-- Part of a data file --

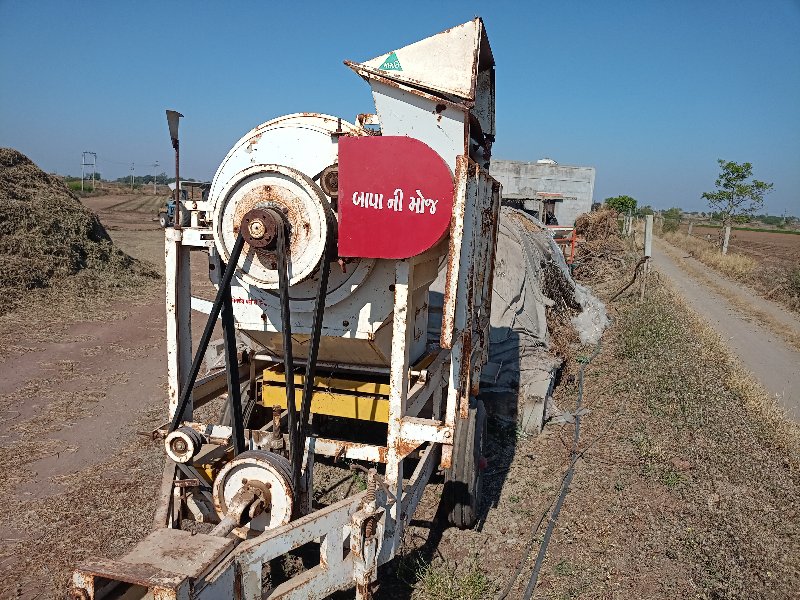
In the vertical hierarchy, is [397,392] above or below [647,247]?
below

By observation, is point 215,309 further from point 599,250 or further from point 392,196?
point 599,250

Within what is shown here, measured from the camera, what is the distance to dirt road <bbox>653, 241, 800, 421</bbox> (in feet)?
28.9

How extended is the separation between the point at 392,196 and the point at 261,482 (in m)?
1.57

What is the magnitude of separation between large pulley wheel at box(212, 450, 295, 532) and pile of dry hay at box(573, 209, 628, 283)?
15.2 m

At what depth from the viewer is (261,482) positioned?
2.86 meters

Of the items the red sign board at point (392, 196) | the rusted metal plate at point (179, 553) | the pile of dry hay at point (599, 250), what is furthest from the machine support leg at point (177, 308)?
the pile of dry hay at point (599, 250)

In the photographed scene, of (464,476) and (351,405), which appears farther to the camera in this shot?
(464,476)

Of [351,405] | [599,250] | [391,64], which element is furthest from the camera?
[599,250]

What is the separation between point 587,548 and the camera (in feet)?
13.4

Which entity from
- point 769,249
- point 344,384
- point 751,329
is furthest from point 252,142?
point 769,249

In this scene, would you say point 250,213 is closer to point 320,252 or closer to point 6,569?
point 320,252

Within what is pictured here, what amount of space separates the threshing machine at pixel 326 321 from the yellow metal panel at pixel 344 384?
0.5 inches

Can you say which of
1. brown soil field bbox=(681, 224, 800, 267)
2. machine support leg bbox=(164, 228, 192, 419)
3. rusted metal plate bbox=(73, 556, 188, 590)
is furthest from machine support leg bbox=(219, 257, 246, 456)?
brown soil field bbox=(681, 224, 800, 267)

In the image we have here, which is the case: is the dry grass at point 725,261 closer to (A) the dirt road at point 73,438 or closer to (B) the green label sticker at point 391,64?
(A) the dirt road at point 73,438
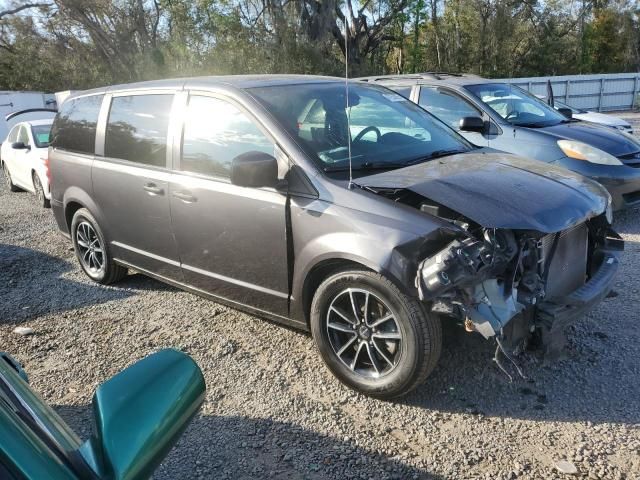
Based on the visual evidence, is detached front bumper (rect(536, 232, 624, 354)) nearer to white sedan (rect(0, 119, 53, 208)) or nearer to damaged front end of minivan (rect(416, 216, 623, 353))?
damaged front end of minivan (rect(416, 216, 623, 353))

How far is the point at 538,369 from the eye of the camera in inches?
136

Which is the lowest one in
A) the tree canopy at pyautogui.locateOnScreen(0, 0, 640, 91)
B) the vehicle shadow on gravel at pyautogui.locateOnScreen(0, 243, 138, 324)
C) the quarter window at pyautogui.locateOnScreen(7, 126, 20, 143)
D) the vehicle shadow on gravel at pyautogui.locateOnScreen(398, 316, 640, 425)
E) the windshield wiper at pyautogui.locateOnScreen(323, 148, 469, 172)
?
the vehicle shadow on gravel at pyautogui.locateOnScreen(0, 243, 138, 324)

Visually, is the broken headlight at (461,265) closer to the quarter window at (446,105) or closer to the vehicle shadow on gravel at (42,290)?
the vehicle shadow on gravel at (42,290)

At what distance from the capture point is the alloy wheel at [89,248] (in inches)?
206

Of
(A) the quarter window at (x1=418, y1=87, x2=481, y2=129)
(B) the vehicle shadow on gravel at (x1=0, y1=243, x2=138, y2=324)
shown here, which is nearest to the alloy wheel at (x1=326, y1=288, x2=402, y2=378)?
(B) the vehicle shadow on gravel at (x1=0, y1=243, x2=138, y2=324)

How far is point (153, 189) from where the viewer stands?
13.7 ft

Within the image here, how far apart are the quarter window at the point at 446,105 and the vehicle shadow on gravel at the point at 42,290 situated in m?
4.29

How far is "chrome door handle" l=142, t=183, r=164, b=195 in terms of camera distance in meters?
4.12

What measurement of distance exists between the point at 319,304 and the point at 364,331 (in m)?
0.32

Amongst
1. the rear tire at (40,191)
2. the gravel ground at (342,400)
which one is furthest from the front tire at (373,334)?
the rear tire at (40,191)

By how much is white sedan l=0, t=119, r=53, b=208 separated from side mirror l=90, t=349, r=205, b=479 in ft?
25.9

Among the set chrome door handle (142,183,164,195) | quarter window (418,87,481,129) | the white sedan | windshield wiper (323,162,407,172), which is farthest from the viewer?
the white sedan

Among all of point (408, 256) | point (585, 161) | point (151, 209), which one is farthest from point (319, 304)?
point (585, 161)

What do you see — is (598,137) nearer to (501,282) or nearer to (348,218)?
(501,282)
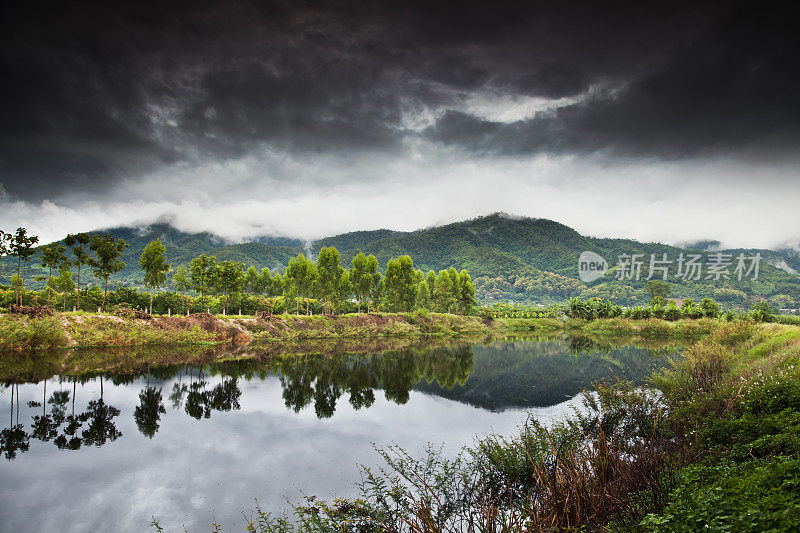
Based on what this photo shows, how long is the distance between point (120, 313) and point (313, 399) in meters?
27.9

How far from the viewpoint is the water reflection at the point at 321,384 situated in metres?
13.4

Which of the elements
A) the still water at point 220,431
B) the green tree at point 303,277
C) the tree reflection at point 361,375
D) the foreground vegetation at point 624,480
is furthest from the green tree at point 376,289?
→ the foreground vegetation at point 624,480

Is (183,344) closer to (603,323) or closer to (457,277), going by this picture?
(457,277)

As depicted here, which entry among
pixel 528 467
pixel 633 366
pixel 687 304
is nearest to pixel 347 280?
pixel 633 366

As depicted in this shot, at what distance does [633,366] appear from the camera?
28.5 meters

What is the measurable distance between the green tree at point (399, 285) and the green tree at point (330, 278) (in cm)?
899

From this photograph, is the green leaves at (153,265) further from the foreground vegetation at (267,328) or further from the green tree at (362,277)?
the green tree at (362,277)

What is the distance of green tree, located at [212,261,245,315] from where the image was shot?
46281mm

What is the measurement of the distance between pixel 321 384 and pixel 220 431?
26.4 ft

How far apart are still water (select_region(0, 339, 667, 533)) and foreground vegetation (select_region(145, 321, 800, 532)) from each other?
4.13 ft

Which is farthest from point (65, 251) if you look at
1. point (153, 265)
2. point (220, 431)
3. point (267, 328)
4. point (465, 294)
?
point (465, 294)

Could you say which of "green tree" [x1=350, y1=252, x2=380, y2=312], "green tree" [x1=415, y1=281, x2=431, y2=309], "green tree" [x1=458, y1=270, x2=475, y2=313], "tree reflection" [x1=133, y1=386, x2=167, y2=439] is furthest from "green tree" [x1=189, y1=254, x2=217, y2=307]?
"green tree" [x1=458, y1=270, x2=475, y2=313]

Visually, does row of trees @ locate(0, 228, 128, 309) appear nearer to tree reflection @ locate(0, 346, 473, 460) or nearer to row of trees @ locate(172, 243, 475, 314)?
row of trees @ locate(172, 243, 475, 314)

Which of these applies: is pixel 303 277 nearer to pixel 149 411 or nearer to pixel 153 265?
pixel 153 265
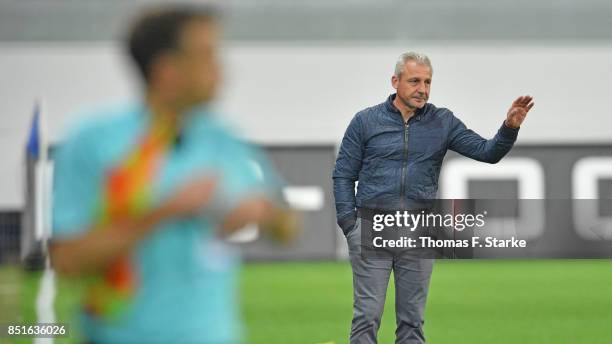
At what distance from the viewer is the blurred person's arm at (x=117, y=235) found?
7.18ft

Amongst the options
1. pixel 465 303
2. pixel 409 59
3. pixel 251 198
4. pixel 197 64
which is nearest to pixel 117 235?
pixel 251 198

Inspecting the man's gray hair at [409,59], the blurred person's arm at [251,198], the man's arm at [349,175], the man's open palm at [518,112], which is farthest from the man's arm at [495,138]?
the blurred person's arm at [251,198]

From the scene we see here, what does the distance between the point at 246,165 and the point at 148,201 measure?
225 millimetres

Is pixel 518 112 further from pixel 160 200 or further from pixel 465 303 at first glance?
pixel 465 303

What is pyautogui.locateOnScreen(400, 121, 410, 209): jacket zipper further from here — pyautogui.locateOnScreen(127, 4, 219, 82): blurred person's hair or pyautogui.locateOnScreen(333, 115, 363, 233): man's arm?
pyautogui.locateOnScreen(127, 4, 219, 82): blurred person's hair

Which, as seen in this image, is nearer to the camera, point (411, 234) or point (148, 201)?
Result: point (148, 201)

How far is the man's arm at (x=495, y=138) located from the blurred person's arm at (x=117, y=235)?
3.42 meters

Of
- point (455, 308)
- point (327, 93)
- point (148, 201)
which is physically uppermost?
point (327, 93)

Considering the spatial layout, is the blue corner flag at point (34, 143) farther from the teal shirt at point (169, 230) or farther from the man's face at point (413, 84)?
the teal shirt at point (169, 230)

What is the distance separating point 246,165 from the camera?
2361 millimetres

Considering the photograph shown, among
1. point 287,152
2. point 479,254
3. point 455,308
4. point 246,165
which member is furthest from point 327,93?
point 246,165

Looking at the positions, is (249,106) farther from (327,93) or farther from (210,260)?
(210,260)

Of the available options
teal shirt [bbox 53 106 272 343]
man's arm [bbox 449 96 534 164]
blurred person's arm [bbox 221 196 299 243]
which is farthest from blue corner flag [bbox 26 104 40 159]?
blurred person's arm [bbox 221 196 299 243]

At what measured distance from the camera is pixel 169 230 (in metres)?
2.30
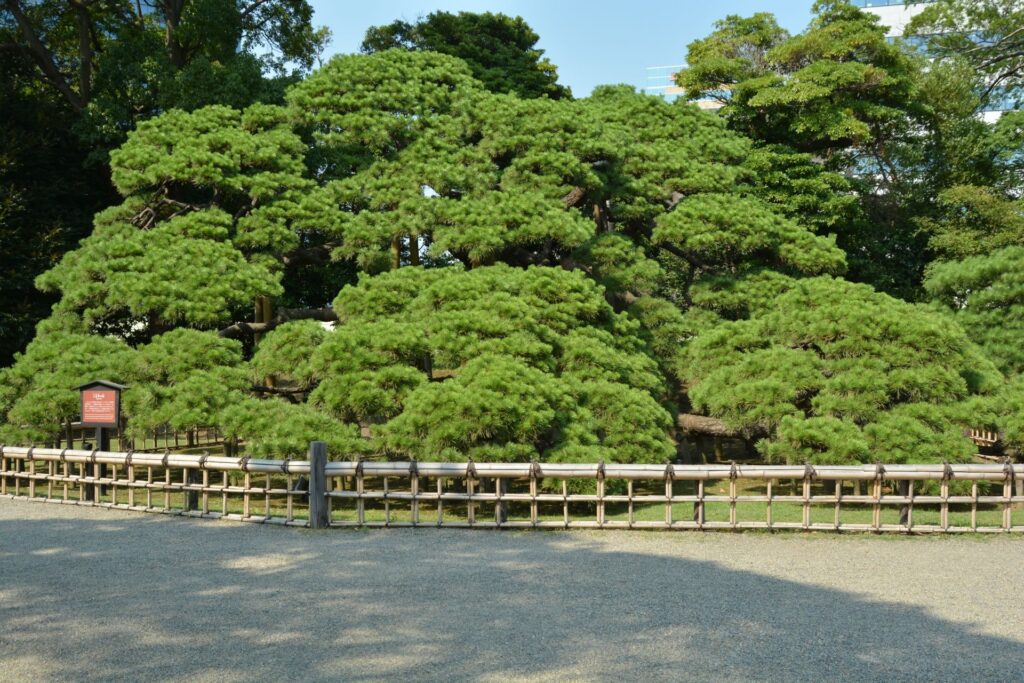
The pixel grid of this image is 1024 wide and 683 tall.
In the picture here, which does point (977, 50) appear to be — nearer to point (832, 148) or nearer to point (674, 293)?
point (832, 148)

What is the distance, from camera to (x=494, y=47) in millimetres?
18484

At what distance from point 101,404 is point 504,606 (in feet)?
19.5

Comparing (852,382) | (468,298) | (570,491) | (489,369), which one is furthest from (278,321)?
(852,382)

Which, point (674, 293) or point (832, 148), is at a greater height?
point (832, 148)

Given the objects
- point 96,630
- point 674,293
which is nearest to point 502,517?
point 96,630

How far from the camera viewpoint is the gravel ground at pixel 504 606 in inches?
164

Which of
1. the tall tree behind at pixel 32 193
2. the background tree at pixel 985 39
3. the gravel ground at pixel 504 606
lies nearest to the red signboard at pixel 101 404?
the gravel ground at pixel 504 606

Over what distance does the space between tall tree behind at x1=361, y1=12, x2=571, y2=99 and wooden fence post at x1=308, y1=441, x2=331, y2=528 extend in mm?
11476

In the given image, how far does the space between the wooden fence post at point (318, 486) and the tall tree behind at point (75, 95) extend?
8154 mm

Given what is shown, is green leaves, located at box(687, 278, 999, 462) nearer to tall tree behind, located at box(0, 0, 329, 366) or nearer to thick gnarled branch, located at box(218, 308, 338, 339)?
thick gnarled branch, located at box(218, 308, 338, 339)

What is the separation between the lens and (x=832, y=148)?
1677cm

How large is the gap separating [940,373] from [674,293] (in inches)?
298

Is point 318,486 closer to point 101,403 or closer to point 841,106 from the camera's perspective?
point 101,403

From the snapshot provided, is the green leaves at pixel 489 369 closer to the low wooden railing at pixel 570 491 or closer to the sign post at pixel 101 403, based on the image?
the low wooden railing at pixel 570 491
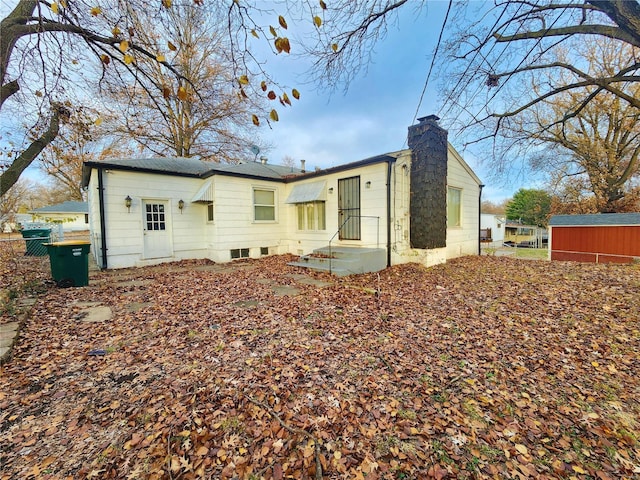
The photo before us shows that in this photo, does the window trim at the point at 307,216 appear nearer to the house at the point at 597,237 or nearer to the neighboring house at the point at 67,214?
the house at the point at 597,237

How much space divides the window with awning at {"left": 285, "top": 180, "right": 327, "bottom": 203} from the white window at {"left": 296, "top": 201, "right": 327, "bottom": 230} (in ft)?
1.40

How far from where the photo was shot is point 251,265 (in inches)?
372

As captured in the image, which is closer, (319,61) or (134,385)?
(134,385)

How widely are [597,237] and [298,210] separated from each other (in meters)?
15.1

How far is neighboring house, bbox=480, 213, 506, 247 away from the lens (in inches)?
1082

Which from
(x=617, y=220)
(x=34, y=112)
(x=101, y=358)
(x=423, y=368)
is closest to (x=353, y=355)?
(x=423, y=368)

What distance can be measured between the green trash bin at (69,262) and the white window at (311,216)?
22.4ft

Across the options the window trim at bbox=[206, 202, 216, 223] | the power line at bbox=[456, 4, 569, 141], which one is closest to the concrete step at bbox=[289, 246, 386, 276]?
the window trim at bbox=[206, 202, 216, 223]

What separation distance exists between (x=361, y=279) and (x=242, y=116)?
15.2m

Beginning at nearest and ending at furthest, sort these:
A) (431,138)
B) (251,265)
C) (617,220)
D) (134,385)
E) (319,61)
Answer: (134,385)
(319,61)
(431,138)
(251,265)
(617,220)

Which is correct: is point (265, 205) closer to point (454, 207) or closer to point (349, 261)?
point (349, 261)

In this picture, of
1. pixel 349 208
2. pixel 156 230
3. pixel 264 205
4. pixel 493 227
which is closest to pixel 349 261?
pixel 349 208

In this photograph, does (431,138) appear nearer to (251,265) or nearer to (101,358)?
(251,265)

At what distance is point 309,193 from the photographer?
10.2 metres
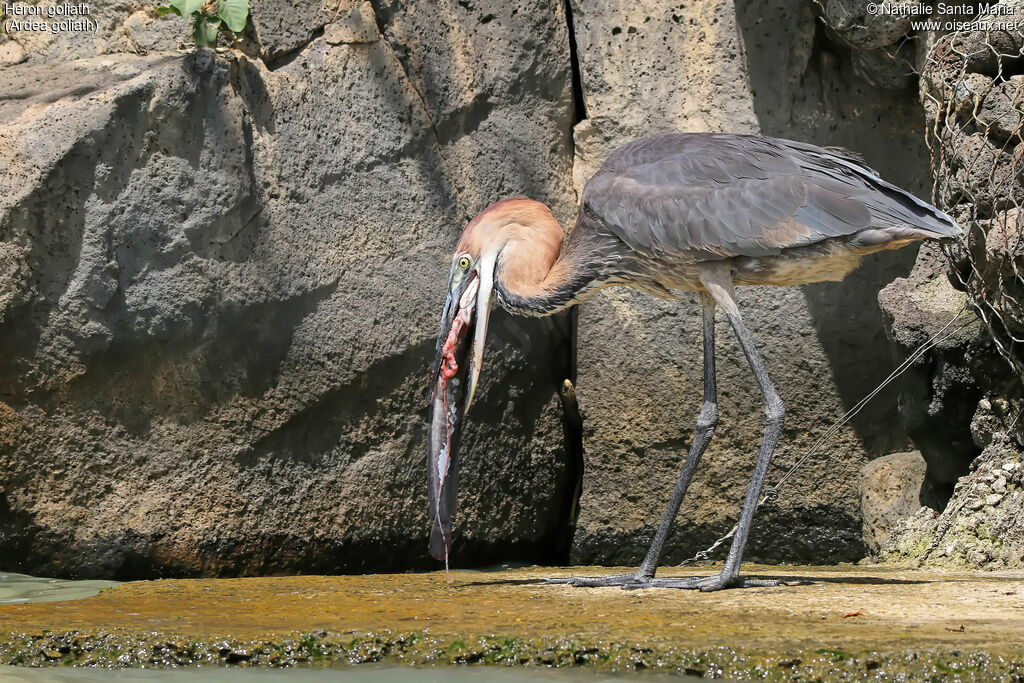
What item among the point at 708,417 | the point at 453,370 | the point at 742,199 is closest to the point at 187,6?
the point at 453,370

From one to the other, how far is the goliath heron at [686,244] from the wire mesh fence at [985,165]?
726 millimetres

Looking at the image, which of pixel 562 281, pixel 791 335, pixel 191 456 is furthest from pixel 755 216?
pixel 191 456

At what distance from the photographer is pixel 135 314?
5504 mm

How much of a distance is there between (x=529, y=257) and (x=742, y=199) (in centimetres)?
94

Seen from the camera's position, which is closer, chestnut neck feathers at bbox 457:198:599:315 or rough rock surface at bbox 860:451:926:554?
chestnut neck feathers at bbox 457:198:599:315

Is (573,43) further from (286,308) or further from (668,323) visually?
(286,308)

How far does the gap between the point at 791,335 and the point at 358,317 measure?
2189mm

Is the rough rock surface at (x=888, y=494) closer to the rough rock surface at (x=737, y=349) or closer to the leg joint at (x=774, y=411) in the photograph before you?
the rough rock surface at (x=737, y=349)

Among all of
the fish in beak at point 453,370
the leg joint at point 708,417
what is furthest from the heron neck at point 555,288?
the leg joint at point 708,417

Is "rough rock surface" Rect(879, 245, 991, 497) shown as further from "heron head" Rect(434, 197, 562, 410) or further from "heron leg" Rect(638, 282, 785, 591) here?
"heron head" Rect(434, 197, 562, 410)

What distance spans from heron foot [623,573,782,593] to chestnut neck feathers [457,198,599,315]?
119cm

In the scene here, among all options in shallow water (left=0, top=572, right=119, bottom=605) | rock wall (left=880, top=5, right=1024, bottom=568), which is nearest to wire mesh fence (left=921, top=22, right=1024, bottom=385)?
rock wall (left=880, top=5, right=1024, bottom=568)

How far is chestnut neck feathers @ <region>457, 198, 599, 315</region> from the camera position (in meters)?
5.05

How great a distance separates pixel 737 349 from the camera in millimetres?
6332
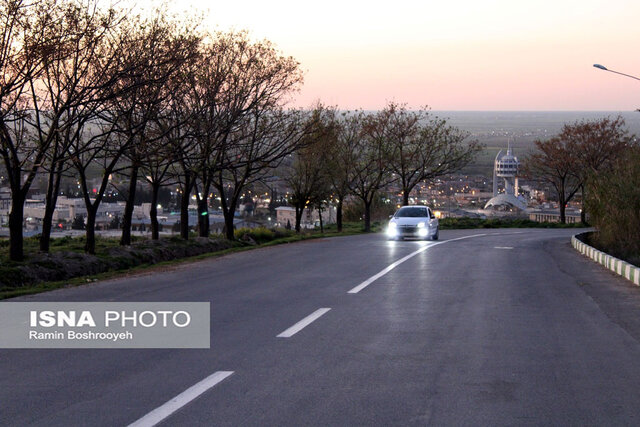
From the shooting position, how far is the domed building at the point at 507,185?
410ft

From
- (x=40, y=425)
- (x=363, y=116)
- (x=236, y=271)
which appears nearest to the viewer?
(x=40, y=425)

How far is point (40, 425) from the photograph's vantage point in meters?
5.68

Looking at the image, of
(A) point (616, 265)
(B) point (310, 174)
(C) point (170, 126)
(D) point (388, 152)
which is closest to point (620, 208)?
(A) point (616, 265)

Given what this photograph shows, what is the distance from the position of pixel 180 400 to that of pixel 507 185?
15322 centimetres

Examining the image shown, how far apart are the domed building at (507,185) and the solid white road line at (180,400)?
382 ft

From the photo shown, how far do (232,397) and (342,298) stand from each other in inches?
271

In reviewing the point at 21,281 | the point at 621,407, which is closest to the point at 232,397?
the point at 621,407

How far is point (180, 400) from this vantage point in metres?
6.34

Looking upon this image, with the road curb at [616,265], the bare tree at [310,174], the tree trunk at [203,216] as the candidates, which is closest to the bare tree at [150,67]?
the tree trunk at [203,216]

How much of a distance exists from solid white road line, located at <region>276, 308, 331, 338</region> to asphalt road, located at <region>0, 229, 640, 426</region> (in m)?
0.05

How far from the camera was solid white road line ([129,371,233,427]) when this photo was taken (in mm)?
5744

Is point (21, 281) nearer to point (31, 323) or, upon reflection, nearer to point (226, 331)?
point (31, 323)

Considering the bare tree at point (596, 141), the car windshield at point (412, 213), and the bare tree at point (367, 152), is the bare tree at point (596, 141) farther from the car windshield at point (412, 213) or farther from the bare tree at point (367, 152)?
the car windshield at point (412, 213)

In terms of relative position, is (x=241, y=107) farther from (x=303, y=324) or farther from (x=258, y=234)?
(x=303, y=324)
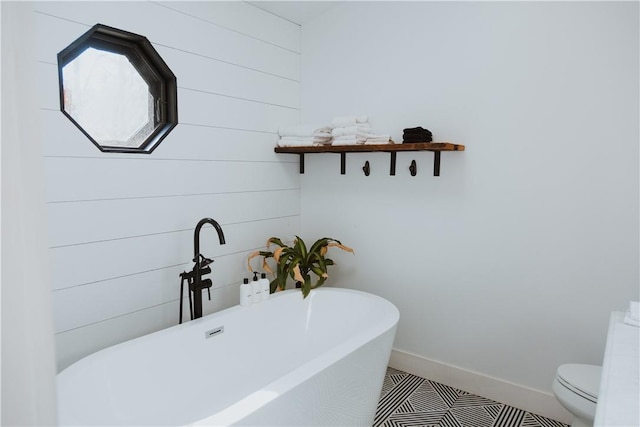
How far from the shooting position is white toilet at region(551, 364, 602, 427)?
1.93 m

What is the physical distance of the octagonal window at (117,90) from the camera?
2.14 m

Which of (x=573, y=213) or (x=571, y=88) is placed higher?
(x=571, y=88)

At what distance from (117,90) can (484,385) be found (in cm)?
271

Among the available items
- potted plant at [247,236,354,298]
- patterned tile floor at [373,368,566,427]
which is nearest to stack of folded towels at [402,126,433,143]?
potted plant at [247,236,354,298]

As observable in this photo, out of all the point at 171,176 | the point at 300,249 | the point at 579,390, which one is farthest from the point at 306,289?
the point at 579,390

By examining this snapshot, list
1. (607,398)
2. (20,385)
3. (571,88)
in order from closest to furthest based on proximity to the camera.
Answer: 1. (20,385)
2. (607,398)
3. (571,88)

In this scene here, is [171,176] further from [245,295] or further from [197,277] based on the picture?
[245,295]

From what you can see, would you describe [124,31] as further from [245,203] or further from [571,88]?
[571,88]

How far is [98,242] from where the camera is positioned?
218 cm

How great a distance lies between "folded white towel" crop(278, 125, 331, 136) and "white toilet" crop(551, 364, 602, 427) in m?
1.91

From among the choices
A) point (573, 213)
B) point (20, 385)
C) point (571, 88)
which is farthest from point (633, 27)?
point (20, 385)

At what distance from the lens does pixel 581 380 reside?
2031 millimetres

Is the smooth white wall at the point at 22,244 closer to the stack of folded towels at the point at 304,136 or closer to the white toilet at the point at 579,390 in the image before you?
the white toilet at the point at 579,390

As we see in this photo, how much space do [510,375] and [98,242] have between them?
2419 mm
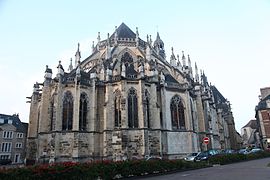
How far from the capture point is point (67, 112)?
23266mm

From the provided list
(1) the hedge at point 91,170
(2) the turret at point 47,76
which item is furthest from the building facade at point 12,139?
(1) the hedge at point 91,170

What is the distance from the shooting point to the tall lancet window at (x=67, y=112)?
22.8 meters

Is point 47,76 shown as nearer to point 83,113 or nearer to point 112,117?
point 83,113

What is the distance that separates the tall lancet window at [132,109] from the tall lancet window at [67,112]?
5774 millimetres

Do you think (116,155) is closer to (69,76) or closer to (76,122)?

-- Your goal --
Pictures aside, set down the lines from the one containing "In this scene here, is" through the end of the records above, exactly and only those.

-- Written solution --
In this scene here, is [171,176] further from [245,295] or further from [197,277] based on the picture?
[245,295]

From what you can see, would you describe [124,31] as further from [245,203] or further from [571,88]?
[571,88]

How far is [98,242] from where the camera is positioned?
218 cm

How great a distance lies between "folded white towel" crop(278, 125, 331, 136) and "white toilet" crop(551, 364, 602, 427) in m?
1.91

From among the choices
A) point (573, 213)
B) point (20, 385)
C) point (571, 88)
which is farthest from point (633, 27)?
point (20, 385)

At what distance from the lens does pixel 581 380 reside?
2031 millimetres

Is the smooth white wall at the point at 22,244 closer to the stack of folded towels at the point at 304,136 or closer to the white toilet at the point at 579,390 in the image before you?
the white toilet at the point at 579,390

As we see in this photo, how much space do [510,375] and [98,242] have between them?
2419 mm
How far from the capture point is point (67, 112)?
23266mm

From the provided list
(1) the hedge at point 91,170
(2) the turret at point 47,76
which item is furthest from the building facade at point 12,139?
(1) the hedge at point 91,170

What is the distance from the shooting point to the tall lancet window at (x=67, y=112)?
22.8 meters

Is point 47,76 shown as nearer to point 83,113 or nearer to point 112,117?
point 83,113

What is the distance that separates the tall lancet window at [132,109] from the tall lancet window at [67,112]?
5774 millimetres

Do you think (116,155) is closer to (69,76) or closer to (76,122)?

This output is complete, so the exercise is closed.